India Davis, a choreographer, trained acrobat, aerialist and pole dancer, combines physical feats with multidisciplinary art forms to illustrate the breadth of her inspirations.
India Davis, a choreographer, trained acrobat, aerialist and pole dancer, combines physical feats with multidisciplinary art forms to illustrate the breadth of her inspirations. Skilled in moving image and writing, her visionary work has been shown both nationwide and internationally and is guided by themes of multi-dimensionality, spirit, and the link between legacy, timelessness and the body. India Davis is the Artistic Director and co-founder of Topsy-Turvy Queer Circus; the company’s sold-out shows have been annually featured in the National Queer Arts Festival since 2013. In February 2016, Davis completed a month-long solo exhibition of performance and visual art entitled From a Place with no Space or Time shown at two Oakland venues: Qulture Collective and The Flight Deck and featured in Bust magazine.
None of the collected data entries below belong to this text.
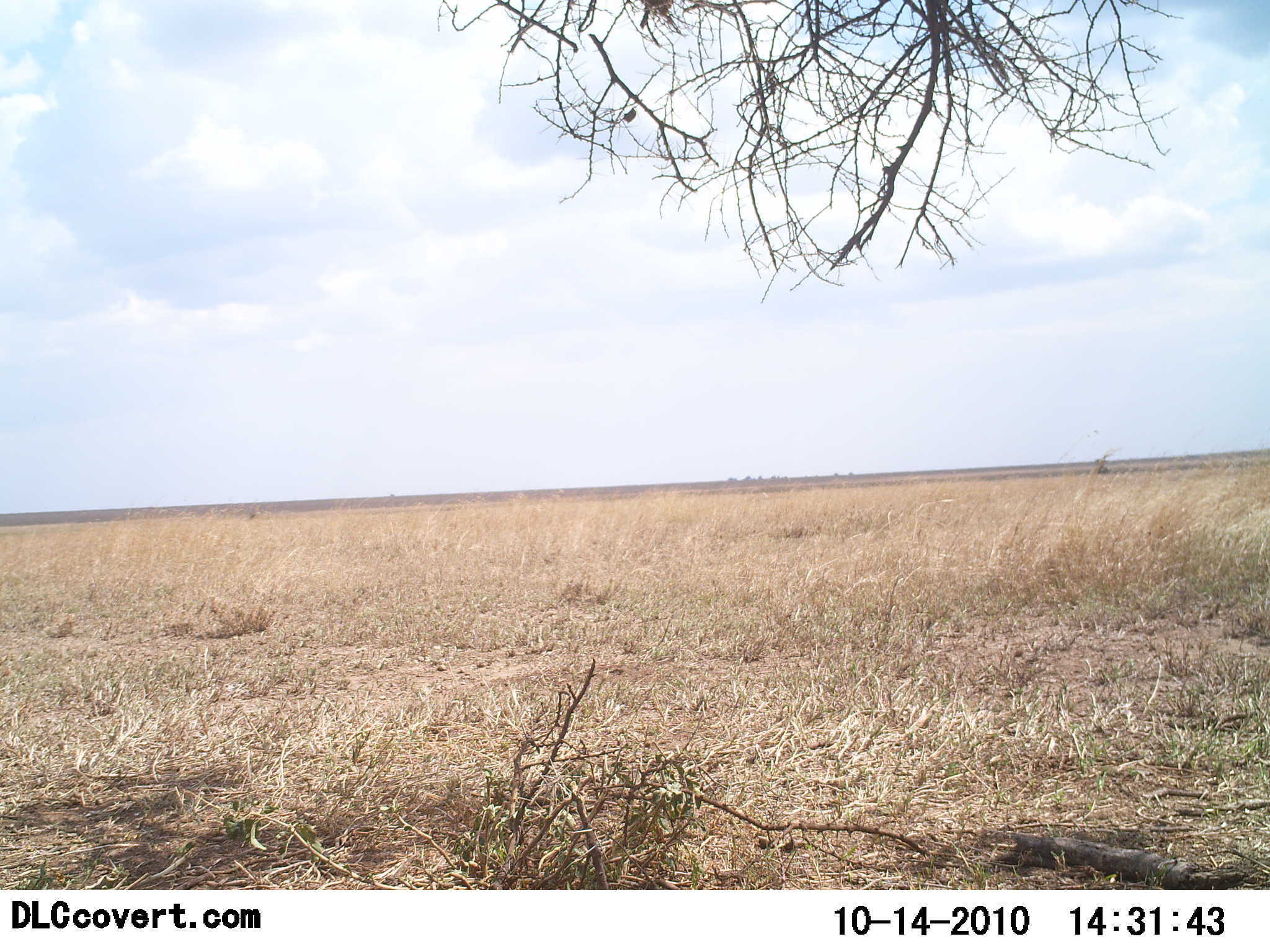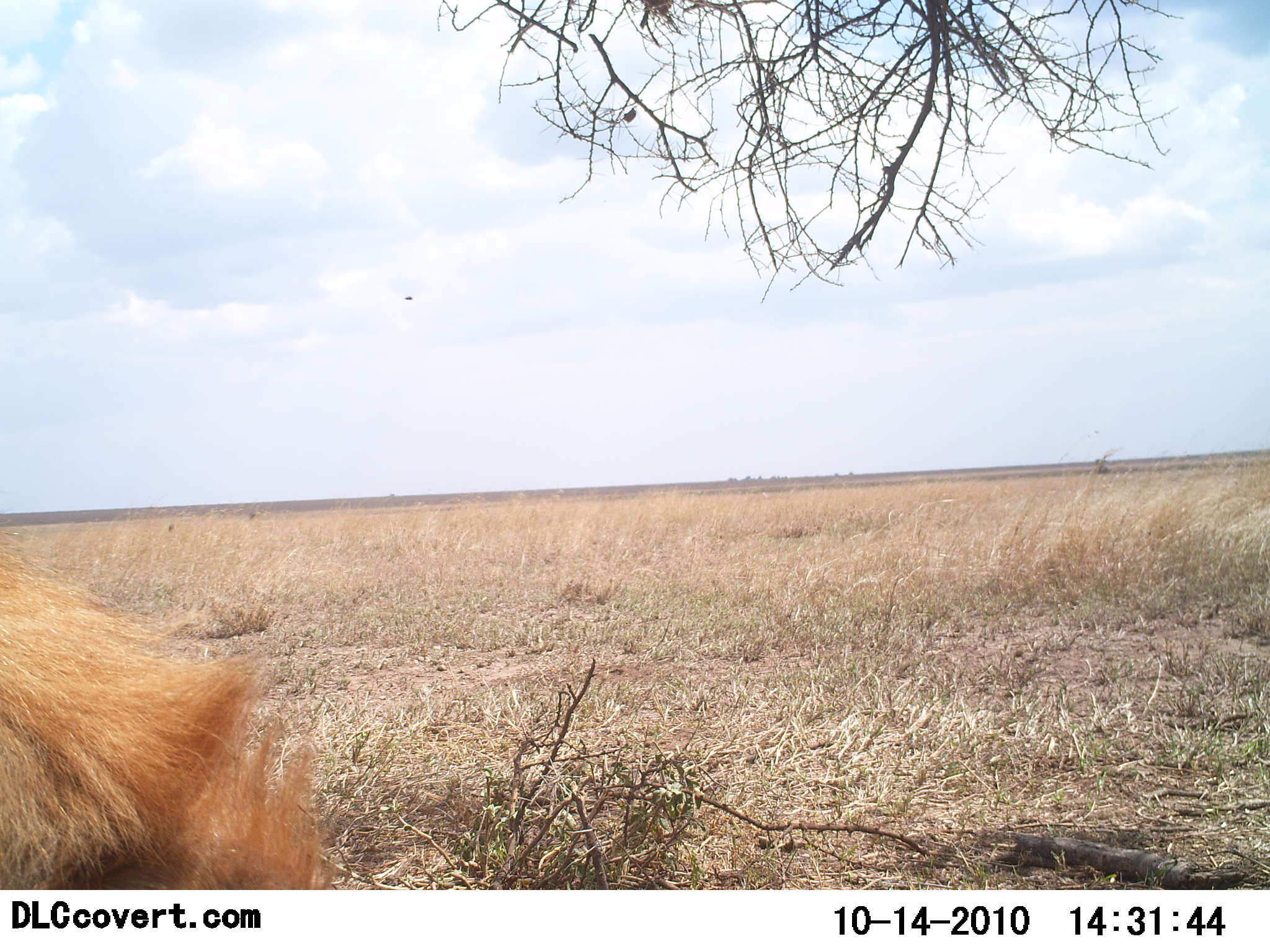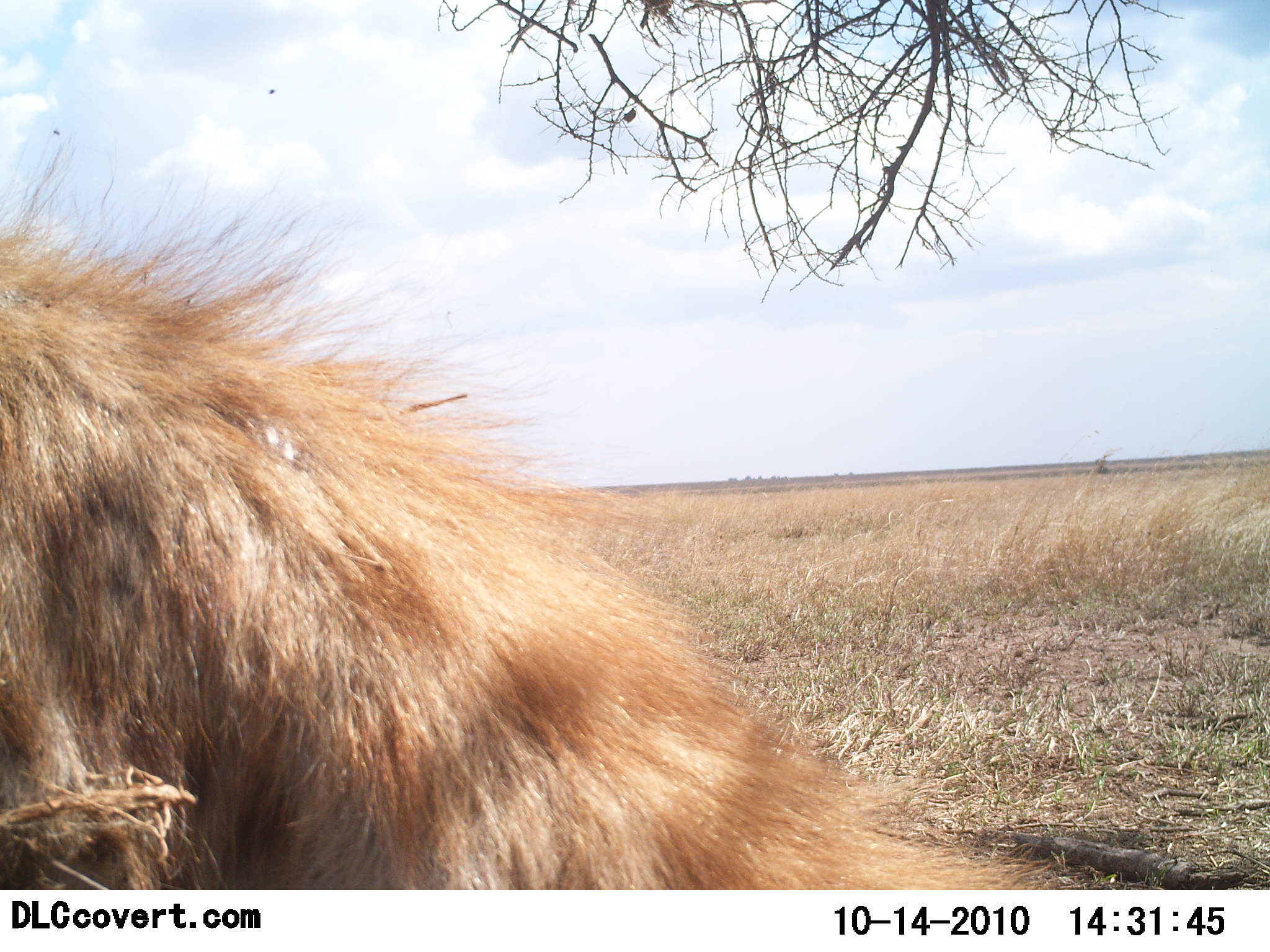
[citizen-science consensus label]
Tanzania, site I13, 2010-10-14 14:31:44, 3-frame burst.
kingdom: Animalia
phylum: Chordata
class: Mammalia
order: Carnivora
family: Hyaenidae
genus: Crocuta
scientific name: Crocuta crocuta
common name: spotted hyena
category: hyenaspotted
Hyenaspotted (spotted hyena) (Crocuta crocuta), count 1. Behavior (volunteer vote fractions): standing 20%, resting 7%, moving 73%, interacting 0%. Young present (vote fraction): 0%. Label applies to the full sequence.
In June 2016, she conceived, directed and starred in PARADISE, Topsy-Turvy’s first full-length narrative production that featured an all LGBTQ of color cast. Davis teaches aerial, pole and acrobatic classes throughout the San Francisco Bay Area. She recently co-designed Destiny Arts Center’s groundbreaking new Queer Emerging Artist Residency program.
Cyrée Jarelle Johnson is a black non-binary essayist and poet currently working towards an MFA in Poetry from Columbia University.
Cyrée Jarelle Johnson is a black non-binary essayist and poet currently working towards an MFA in Poetry from Columbia University. They are a Poetry Editor at The Deaf Poets Society, a journal of D/deaf and disabled literature and art. Their writing has appeared in make/shift, bedfellows, and has been accepted into Issue 7 of The Suburban Review. Johnson’s writing considers disability as a cyborg reality, community as a state of shared trauma, and afro-pessimism. Their recent invited speaking engagements include the LGBT and Disability Forum at The White House and CARSS Town Hall at Mother Bethel AME Church.